**Task:**
Lines from the line with "seamless leather pants" to the line with "Mother with children" in the entries below, and only those, must be output exactly, with both ends included.

Crawled caption data:
^^^^

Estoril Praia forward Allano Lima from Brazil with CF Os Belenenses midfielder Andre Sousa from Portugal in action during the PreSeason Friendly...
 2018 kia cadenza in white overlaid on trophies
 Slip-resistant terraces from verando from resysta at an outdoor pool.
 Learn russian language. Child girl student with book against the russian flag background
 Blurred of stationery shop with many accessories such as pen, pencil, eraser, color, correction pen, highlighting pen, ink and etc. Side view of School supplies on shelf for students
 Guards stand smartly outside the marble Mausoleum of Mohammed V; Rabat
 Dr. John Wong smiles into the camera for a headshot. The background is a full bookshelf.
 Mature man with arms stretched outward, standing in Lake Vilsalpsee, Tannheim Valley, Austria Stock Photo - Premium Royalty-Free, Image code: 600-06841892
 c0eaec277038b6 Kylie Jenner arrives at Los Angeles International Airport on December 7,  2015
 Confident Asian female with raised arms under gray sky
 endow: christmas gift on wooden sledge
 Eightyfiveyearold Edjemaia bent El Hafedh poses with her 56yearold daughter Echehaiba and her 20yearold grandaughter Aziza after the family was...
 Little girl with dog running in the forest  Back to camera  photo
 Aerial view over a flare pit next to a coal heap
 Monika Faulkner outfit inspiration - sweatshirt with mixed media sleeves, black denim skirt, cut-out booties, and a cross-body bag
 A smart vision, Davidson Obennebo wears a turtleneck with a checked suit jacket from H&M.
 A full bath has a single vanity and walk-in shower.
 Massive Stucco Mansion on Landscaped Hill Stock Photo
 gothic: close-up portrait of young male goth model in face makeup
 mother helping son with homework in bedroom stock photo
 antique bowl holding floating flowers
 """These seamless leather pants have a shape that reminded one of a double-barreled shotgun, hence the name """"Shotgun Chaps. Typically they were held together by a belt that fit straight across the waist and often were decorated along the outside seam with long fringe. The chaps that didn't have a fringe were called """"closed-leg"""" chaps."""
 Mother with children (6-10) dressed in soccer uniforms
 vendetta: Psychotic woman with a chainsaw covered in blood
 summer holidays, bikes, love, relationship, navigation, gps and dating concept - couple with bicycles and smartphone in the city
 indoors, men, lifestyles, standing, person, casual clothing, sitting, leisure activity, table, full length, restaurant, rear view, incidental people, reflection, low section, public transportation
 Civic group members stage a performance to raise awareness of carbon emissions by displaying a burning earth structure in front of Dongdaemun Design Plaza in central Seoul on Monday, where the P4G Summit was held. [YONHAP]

^^^^

**Solution to the exercise:**
 """These seamless leather pants have a shape that reminded one of a double-barreled shotgun, hence the name """"Shotgun Chaps. Typically they were held together by a belt that fit straight across the waist and often were decorated along the outside seam with long fringe. The chaps that didn't have a fringe were called """"closed-leg"""" chaps."""
 Mother with children (6-10) dressed in soccer uniforms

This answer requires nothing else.